I have a special place in my heart for jerky. I’ve had luck making jerky out of beef, chicken, pork and even salmon. Today I’m sharing with you a recipe for smoked salmon. It doubles for smoking entire filets and slicing it thick to get some of the best (and healthiest) jerky you’ve ever had.
How To Make Smoked Salmon
The key to awesome smoked salmon, whether it be a full filet or sliced for jerky is the brining that’s done before you even turn the smoker on. I picked up 2 packages of salmon that were marked down at my local Cub Foods.
When I smoke salmon its typically for two results. 1. a nice (larger) piece of salmon that flakes apart and goes exceptionally well with crackers and a touch of cream cheese. 2. I love to slice up the salmon fillet into smaller pieces that I can throw into a plastic bag and munch on it throughout the day.
Mixing Up A Dry Brine
After you rinse and pat dry your salmon filet(s), set them aside. You’re going to create your dry brine. A brine helps pull the moisture out of meat and then allows for the meat to reabsorb that moisture with the salt/ingredients you have included within the brine. In this instance, our brine includes a bunch of brown sugar which helps add to the sweet taste.
In a large bowl, you need to mix the following ingredients:
- 1 cup curing salt (I used Morton’s)
- 2 cups brown sugar
- 1 TBSP pepper
You want to create a layer of brine in a sealable container. Place your filets on top of this base layer and cover it with the remaining brine. Place your brine and filets in the refrigerator for a minimum of four hours. I typically leave mine overnight for ease of convenience.

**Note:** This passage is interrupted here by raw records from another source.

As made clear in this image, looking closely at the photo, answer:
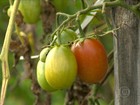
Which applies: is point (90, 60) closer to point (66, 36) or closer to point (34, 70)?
point (66, 36)

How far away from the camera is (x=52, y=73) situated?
1.17m

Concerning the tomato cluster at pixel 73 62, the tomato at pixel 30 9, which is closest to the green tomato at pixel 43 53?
the tomato cluster at pixel 73 62

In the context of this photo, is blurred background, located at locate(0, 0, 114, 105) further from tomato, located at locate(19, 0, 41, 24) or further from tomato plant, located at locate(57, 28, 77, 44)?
tomato plant, located at locate(57, 28, 77, 44)

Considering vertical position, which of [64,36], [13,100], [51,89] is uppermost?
[64,36]

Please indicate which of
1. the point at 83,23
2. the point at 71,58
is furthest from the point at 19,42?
the point at 71,58

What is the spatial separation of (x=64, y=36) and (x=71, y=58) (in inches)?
3.6

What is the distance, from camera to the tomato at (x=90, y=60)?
46.6 inches

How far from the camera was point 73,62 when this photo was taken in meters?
1.17

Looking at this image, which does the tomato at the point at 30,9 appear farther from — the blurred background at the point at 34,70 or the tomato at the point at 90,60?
the tomato at the point at 90,60

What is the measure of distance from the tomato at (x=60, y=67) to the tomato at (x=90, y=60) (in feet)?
0.06

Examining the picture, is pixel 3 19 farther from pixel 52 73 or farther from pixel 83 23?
pixel 52 73

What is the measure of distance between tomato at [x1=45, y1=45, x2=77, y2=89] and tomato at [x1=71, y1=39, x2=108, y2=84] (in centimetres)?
2

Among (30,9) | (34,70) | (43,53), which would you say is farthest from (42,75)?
(34,70)

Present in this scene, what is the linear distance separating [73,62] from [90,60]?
1.6 inches
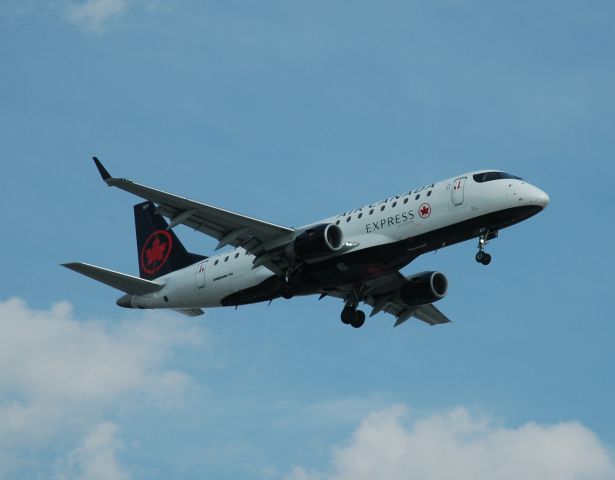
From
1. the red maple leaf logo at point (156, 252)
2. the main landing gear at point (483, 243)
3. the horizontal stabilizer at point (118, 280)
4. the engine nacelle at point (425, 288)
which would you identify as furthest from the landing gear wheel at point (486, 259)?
the red maple leaf logo at point (156, 252)

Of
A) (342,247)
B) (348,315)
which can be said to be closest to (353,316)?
(348,315)

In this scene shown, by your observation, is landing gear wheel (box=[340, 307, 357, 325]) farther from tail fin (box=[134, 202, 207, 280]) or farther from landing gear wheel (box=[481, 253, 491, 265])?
landing gear wheel (box=[481, 253, 491, 265])

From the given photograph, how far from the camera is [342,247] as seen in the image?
156 feet

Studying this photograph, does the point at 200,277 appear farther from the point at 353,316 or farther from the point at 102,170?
the point at 102,170

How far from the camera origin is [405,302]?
2093 inches

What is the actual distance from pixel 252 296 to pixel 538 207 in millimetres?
12864

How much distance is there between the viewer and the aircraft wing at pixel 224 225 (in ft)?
151

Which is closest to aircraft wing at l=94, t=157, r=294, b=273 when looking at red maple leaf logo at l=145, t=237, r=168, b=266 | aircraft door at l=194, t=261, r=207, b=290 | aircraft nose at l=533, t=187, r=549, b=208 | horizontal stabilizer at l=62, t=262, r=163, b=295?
aircraft door at l=194, t=261, r=207, b=290

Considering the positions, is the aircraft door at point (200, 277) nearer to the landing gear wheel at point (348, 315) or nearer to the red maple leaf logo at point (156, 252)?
the red maple leaf logo at point (156, 252)

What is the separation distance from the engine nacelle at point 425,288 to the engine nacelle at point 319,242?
683cm

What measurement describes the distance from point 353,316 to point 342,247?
19.6ft

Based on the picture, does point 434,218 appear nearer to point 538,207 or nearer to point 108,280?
point 538,207

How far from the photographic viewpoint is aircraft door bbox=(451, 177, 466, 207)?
46250mm

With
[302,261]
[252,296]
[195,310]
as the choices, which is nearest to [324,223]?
[302,261]
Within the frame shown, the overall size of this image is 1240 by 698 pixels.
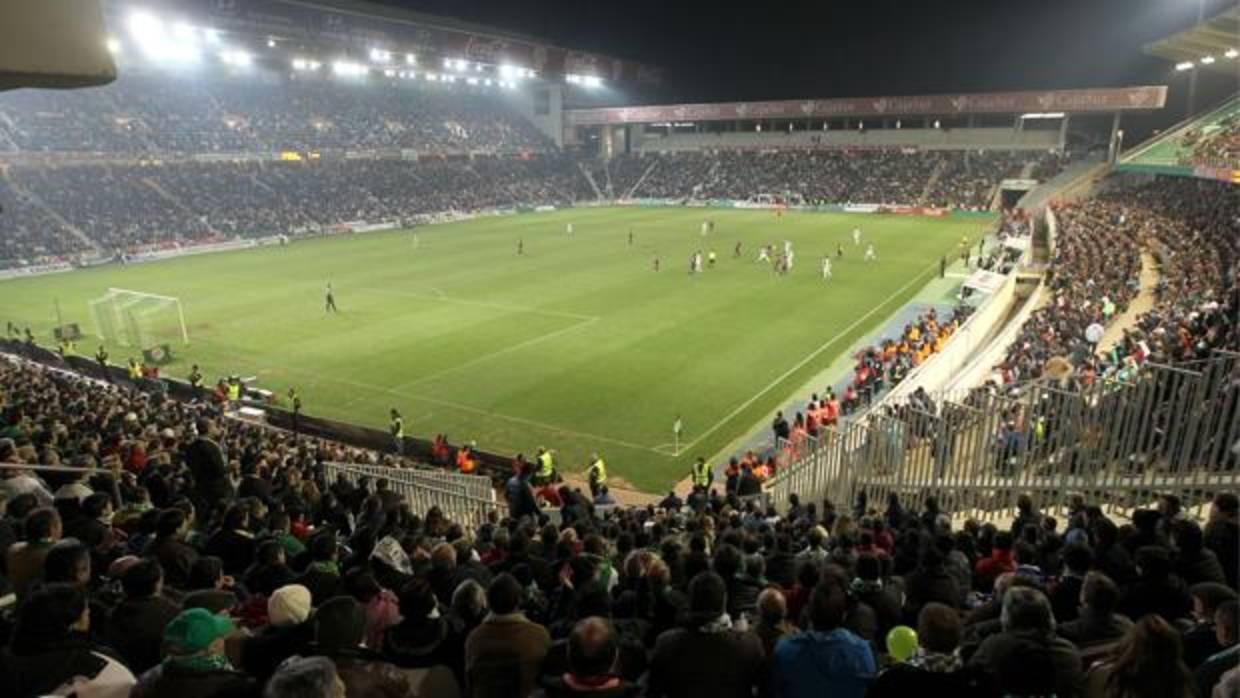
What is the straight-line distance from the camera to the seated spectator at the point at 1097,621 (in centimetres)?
452

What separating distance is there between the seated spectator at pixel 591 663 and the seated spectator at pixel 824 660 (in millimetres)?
827

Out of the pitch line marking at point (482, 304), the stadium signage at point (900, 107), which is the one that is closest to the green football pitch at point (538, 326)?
the pitch line marking at point (482, 304)

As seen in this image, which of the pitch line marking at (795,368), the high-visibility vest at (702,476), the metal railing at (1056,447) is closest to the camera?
the metal railing at (1056,447)

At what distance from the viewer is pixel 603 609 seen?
508 cm

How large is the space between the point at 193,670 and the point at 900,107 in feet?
271

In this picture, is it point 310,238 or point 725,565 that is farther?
point 310,238

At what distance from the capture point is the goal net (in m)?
A: 29.5

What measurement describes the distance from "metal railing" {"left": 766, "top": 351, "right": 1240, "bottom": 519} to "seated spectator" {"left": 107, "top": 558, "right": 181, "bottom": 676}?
29.9 feet

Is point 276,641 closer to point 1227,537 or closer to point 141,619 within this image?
point 141,619

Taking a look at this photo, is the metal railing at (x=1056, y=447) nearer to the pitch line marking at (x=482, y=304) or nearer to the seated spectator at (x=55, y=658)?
the seated spectator at (x=55, y=658)

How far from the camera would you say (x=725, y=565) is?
226 inches

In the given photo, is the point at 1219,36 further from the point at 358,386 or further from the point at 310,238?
the point at 310,238

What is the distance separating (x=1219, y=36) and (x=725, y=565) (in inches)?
1980

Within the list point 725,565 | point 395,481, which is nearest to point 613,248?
point 395,481
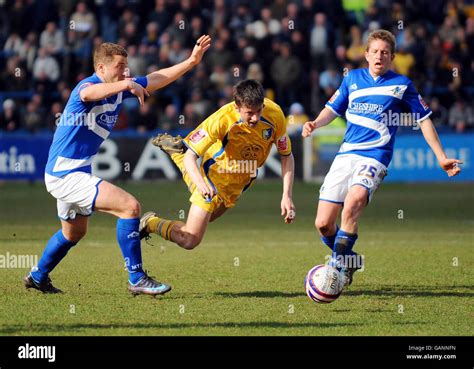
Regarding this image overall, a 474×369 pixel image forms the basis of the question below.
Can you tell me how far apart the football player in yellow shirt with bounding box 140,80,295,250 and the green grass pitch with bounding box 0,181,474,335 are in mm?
599

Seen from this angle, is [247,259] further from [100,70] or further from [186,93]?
[186,93]

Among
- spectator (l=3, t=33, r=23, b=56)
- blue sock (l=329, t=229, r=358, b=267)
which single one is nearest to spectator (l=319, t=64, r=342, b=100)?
spectator (l=3, t=33, r=23, b=56)

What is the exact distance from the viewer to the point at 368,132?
917cm

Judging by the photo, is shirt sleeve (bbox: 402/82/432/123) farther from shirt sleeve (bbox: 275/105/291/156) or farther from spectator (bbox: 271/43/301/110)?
spectator (bbox: 271/43/301/110)

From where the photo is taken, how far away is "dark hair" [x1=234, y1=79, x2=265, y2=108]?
28.3 feet

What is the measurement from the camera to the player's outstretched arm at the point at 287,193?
8633 mm

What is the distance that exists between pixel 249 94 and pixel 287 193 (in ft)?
3.06

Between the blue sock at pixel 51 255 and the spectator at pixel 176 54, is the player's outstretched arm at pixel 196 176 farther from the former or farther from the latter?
the spectator at pixel 176 54

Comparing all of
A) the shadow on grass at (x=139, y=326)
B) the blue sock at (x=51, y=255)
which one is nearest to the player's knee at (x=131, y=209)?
the blue sock at (x=51, y=255)

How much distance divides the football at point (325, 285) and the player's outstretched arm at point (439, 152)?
132cm

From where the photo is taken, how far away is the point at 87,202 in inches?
337

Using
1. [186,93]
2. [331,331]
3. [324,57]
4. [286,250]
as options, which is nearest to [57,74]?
[186,93]
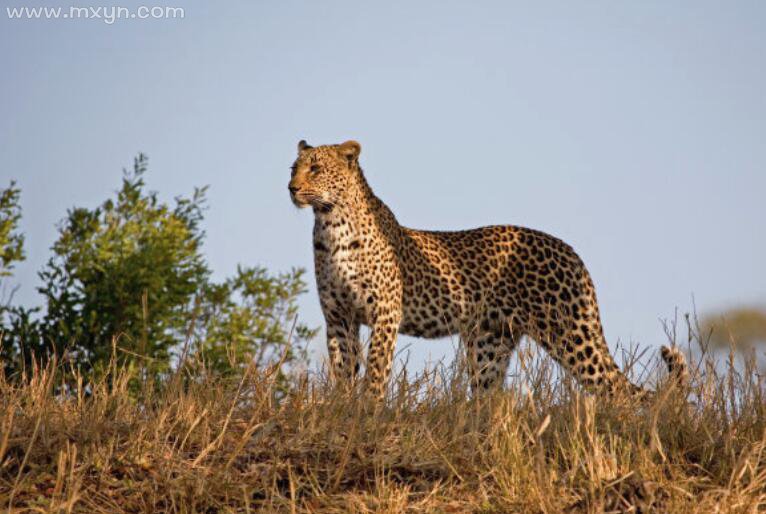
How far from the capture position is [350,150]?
37.9 ft

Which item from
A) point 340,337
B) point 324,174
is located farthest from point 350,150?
point 340,337

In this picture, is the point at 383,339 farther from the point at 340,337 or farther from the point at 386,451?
the point at 386,451

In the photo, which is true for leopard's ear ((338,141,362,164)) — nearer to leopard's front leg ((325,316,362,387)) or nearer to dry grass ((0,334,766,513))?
leopard's front leg ((325,316,362,387))

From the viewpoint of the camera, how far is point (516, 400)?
677 centimetres

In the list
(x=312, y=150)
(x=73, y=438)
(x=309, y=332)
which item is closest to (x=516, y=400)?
(x=73, y=438)

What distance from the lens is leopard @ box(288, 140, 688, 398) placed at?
11.1 m

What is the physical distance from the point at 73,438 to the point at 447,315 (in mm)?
5805

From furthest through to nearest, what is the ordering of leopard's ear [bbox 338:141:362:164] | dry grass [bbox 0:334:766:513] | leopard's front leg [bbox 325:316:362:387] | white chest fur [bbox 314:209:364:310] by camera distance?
leopard's ear [bbox 338:141:362:164] → white chest fur [bbox 314:209:364:310] → leopard's front leg [bbox 325:316:362:387] → dry grass [bbox 0:334:766:513]

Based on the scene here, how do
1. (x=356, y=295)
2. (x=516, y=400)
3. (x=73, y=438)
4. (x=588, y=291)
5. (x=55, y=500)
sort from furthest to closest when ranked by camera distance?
(x=588, y=291)
(x=356, y=295)
(x=516, y=400)
(x=73, y=438)
(x=55, y=500)

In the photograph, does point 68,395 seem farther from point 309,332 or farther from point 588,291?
point 309,332

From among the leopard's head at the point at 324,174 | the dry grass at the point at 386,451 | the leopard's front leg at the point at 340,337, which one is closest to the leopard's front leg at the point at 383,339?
the leopard's front leg at the point at 340,337

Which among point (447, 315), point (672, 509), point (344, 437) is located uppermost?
point (447, 315)

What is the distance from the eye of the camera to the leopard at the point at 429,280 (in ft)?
36.3

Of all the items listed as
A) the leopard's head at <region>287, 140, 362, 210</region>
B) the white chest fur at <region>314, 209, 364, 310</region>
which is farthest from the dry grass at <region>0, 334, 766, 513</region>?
the leopard's head at <region>287, 140, 362, 210</region>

Once you’ve let the fish and brine rest for 4+ hours you’ll want to remove the filet from the container and rinse it underwater. Again, you’ll want to pat it dry with a paper towel. The next step is optional but I personally prefer to remove the skin from my fish. Many folks prefer to leave the skin on as it can help maintain the shape of the filet, especially if you’re going to serve it whole for a cracker/appetizer dish. You’ll see that I left the first filet whole but added an extra layer of cracked pepper to both sides of the filet. It gives it just an extra bit of spice that my family and friends enjoy.
If you intend to make jerky you can slice your filet before or after the brining is complete. I find that the brine makes the meat a bit firmer so I waited until after the brine to slide mine. If you insist on slicing before you brine you might want to suggest leaving your filet in the freezer for 20-30 minutes to make it easier to cut.
Smoking Your Salmon
Salmon, even on a smoker cooks really fast. We want the salmon to reach 140 degrees. For the salmon jerky, it took about 1.5 hours and the filet took about 2 hours. I smoked both on my Traeger at 225 degrees. Make sure you use a thermometer (I use the iGrill mini) to watch the internal temperature. You always want to cook to a final internal temperature vs being reliant on a timer. Salmon can be finicky and you definitely don’t want it to get overcooked.